Dear 2008,
Well, I guess this is it. Where has the time gone? It seems like just nine years ago, I was sitting in 7th grade Spanish, counting years in my head and trying to figure out when I would graduate from college and thus be rid of schoolwork forever. Siempre. Por todos mis dias. As we all know, after four years of undergrad you have learned everything; no further schooling is necessary unless you wanted to do something extreme like earn a living wage. Had I only known then what I know now: I should’ve been studying Spanish while I was still young enough to learn.
But that is water under the bridge, Year Two Thousand and Eight A.D., and soon you will be, too. Many will be sad to see you go, and fondly recall all the pleasant memories that the past year has accorded. For my own part, though, I have a slightly different take.
Fuck you, 2008. You sucked hard. I can’t believe how crappy you were straight across the board. I began this year as a 21-year-old college student living the high life, and end it a 22-year-old grad and child care worker who is expected to act like an adult now. And those major life changes (birthday, graduation, back to work) happened in just one weekend!! Yet, I would say that those 48 hours (very accurately) reflect only 1/52nd of the circus of suckitude you unleashed on poor, undeserving me.
Some might say that time is only a simple construct employed by humanity to help distinguish certain moments from others, and to help reference events past and future. Wrong. Time is a selfish, greedy whore who incessantly takes what she wants and then leaves you nothing more than older and possibly itchier. You keep track of her every minute, hour, and day, and she requires you to undertake the same monotonous routine every twenty four hours so that you don’t die. Or oversleep.
Still, not every passing year was as merciless as you were, 2008. Past years brought me the joy of a driver’s license. The joy of alcohol. The joy of alcohol, legally. This year found me kicked out of college for the contradictory reasoning that I did well in all of my classes and proved that I deserved to be there. How does that make sense? This year found me back at home where I went to high school, making every day some sort of bizarro purgatorial Vietnam flashback where I now once again dream of missing the school bus. This year found me failing in the romantic department on a scale that was nothing short of epic. Holy shit.

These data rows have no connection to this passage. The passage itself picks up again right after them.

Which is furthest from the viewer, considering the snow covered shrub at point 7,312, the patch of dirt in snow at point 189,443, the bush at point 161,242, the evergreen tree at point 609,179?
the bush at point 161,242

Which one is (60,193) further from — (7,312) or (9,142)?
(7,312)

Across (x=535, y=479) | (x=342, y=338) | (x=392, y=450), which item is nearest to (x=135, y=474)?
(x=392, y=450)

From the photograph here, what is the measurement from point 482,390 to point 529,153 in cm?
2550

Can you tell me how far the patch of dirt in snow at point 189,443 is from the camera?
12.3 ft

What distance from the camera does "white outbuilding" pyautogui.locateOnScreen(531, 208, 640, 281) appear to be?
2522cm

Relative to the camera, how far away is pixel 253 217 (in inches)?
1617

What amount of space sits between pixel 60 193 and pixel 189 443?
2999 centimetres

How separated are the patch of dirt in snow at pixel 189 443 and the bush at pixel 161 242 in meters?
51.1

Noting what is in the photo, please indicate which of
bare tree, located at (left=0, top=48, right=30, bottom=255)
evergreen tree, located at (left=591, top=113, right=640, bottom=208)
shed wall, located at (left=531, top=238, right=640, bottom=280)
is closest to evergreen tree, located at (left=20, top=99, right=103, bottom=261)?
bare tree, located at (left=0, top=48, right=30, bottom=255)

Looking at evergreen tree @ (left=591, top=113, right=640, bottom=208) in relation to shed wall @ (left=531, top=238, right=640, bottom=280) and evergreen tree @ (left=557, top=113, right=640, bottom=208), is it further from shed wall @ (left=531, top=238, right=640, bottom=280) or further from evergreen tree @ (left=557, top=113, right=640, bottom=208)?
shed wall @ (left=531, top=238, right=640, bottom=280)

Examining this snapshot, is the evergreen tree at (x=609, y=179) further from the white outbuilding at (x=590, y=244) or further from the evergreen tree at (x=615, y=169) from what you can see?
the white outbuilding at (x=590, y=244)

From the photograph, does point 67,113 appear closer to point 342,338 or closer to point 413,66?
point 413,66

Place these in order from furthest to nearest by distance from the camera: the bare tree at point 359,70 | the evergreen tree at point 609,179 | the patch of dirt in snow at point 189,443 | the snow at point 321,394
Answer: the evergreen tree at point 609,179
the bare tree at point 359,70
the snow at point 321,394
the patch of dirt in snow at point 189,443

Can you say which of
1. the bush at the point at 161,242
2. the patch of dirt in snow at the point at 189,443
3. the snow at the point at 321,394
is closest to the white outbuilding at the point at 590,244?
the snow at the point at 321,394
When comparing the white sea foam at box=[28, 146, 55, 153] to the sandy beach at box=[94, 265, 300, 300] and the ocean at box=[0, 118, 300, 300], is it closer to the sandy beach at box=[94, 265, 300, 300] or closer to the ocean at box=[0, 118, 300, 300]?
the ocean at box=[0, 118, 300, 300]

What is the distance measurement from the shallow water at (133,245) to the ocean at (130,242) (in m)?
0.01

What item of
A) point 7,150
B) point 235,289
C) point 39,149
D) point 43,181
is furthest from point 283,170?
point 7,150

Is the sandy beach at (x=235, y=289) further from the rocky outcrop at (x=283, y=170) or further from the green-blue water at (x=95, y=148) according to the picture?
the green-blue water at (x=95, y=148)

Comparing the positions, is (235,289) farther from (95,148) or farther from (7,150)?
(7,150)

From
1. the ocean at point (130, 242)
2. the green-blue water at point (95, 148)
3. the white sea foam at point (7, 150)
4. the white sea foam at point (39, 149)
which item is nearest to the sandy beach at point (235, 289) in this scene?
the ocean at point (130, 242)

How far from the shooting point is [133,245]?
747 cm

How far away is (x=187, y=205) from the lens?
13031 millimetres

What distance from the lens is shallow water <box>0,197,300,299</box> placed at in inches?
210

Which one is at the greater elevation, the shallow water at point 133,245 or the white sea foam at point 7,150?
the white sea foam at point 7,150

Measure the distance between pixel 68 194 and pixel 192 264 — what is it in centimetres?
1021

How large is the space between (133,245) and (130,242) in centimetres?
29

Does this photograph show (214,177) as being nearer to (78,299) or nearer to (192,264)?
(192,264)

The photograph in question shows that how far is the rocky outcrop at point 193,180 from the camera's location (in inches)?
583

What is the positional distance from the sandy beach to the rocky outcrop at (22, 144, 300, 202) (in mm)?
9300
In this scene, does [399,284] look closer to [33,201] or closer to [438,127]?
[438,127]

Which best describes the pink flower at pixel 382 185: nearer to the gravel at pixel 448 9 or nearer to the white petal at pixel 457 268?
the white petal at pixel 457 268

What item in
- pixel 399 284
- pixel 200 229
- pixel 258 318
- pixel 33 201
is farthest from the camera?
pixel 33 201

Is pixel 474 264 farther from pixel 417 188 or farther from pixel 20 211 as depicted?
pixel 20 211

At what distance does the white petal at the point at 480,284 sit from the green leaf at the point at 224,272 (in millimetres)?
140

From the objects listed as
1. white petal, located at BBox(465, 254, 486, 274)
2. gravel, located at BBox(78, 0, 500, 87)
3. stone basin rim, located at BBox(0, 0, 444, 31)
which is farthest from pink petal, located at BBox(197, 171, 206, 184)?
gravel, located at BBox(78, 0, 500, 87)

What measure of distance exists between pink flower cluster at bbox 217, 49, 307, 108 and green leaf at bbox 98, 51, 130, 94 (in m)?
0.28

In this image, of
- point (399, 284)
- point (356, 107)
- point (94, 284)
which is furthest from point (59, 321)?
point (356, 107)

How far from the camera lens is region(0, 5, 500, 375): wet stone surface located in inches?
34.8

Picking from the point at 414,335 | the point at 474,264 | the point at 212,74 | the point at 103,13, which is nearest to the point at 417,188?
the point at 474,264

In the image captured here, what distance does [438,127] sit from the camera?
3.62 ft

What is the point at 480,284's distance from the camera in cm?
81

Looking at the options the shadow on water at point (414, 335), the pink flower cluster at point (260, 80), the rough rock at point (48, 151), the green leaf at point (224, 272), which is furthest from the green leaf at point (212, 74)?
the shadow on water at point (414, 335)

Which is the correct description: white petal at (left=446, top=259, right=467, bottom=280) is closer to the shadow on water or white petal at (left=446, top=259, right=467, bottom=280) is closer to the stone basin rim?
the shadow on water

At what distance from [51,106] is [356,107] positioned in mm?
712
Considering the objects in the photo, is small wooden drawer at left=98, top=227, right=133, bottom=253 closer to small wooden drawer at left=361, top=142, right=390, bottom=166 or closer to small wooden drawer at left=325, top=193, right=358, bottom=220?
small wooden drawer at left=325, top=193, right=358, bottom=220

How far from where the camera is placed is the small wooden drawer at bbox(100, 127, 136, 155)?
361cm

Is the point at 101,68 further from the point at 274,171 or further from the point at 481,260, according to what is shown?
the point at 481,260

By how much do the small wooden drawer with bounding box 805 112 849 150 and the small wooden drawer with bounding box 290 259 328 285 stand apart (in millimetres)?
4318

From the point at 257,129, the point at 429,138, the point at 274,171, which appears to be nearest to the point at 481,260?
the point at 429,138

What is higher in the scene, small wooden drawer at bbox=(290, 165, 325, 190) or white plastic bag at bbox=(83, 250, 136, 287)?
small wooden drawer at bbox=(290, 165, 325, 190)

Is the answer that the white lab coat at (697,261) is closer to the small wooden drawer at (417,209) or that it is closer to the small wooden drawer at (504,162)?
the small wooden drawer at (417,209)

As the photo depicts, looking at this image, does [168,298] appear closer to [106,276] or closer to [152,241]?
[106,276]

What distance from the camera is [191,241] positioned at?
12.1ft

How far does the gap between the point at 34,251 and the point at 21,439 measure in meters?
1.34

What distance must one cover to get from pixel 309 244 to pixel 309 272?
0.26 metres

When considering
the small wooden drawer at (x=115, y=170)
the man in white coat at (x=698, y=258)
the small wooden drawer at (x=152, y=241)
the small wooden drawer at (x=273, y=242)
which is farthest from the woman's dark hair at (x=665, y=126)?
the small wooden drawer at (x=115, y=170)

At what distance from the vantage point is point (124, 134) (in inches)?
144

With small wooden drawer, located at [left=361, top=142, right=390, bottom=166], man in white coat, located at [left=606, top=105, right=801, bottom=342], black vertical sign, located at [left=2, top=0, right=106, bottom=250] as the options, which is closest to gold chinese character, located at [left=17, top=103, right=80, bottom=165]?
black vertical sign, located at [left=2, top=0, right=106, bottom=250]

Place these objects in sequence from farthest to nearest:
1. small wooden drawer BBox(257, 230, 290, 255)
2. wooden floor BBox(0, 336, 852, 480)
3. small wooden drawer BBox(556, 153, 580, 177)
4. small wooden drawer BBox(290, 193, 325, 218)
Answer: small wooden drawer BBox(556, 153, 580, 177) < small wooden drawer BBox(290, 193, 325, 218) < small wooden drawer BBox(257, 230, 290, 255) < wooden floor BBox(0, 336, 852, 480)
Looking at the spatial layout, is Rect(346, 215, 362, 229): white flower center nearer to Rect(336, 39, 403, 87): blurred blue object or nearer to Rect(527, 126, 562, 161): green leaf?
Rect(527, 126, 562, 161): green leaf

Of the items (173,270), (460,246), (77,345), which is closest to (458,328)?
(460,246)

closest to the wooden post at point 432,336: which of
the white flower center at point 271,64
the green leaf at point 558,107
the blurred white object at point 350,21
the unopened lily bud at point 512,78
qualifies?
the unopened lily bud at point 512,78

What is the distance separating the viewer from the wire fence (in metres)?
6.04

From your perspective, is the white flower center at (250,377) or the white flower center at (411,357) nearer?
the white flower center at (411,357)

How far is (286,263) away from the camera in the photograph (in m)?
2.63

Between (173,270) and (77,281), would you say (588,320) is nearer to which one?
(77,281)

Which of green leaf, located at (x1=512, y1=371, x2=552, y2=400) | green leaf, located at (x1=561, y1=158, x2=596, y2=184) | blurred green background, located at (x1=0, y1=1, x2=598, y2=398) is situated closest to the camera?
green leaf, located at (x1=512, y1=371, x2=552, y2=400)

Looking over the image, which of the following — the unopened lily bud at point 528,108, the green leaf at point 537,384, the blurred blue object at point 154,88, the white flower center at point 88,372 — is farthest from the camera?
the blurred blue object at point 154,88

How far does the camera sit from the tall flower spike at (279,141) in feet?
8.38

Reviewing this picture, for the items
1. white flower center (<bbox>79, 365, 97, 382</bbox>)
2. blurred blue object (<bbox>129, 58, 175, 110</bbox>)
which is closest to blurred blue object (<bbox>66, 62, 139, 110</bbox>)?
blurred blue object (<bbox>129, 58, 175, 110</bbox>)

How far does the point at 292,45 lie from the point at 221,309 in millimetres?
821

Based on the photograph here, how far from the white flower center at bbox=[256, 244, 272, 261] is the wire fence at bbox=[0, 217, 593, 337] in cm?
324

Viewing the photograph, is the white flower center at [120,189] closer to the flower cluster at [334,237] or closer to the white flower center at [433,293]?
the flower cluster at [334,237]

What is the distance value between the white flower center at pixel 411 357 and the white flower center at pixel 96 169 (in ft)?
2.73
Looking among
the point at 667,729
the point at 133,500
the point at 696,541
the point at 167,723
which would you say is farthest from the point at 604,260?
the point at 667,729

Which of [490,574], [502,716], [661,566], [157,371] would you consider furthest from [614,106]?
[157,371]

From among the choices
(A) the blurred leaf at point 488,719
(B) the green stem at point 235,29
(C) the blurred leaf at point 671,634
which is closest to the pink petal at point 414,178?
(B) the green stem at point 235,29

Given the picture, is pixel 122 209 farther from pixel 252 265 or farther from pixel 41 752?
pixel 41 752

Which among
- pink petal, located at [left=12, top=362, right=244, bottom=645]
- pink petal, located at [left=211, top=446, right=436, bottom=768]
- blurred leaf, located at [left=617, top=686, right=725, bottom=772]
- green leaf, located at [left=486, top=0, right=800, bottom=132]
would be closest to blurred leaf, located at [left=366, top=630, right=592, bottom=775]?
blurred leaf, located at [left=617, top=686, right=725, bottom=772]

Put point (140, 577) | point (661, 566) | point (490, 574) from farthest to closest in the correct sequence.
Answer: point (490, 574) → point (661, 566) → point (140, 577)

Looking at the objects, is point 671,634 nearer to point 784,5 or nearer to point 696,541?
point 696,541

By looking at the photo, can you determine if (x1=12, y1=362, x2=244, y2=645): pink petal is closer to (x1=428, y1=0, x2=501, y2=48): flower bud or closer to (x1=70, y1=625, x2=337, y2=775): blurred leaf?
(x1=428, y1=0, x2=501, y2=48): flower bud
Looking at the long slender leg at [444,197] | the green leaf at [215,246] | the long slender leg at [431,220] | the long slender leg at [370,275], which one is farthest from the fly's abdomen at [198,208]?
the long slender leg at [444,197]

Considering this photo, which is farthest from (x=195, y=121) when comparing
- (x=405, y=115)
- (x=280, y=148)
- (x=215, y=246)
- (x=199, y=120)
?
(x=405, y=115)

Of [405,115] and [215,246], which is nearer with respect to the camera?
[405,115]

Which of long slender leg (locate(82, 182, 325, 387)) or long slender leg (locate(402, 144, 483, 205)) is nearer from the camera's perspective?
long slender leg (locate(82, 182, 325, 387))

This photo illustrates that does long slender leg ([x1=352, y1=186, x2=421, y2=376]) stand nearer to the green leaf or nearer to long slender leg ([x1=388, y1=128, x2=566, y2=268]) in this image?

Perhaps worst of all, you despicable 12 months, was that you took that which I had so precious little and demanded all of it. More than all of it. Of course I am talking about money. Not content to leave me several dozen grand in the hole, these loan bills that you deliver twice monthly show that you want that money back. And you want it now. It’s not okay that I barely make enough money to drink off my depression over not having any money. I want to be a teacher, how dare you ask me for money? I've got an idea, analyze the subject-predicate relationship in "I’m never ever ever going to have any money!" And thanks to your fantastic bubble burst, 2008, our economy in is the crapper. Awesome. Now there is even less money to go around! And less jobs to make less of the money that is harder to come by anyway. How does that work? Where did everything go? Why did the economy burst about five seconds after I needed to get a real job? Thank God I’m going to grad school soon, where I can rack up more debt, drink heavily (but by myself this time), and once again succeed in classes until I get kicked out for it.
But diplomas are pretty snazzy, I’ll give you that. Mine looks super and I appreciate you spelling my name right. My own family doesn’t do that.
But lest we get too comfortable, 2008, you’re currently drawing your last breaths and I couldn’t be happier to watch you expire. You took away my glory days at college and didn’t replace it with a full-time job, a girlfriend, or even a $5 footlong. You leave me living at home, applying to schools that don’t want me, taking standardized tests, driving my little brothers around, sneaking more booze at night and occasionally having to make small talk with old high school classmates I hoped I'd never see again. Didn’t I pay these dues already? Asshole.
You sucked, you know it, and you owe me big time. Life would have been so much better if you had just been 2007 or something. Don’t let the door hit you on the way out, 2008. You disgust me.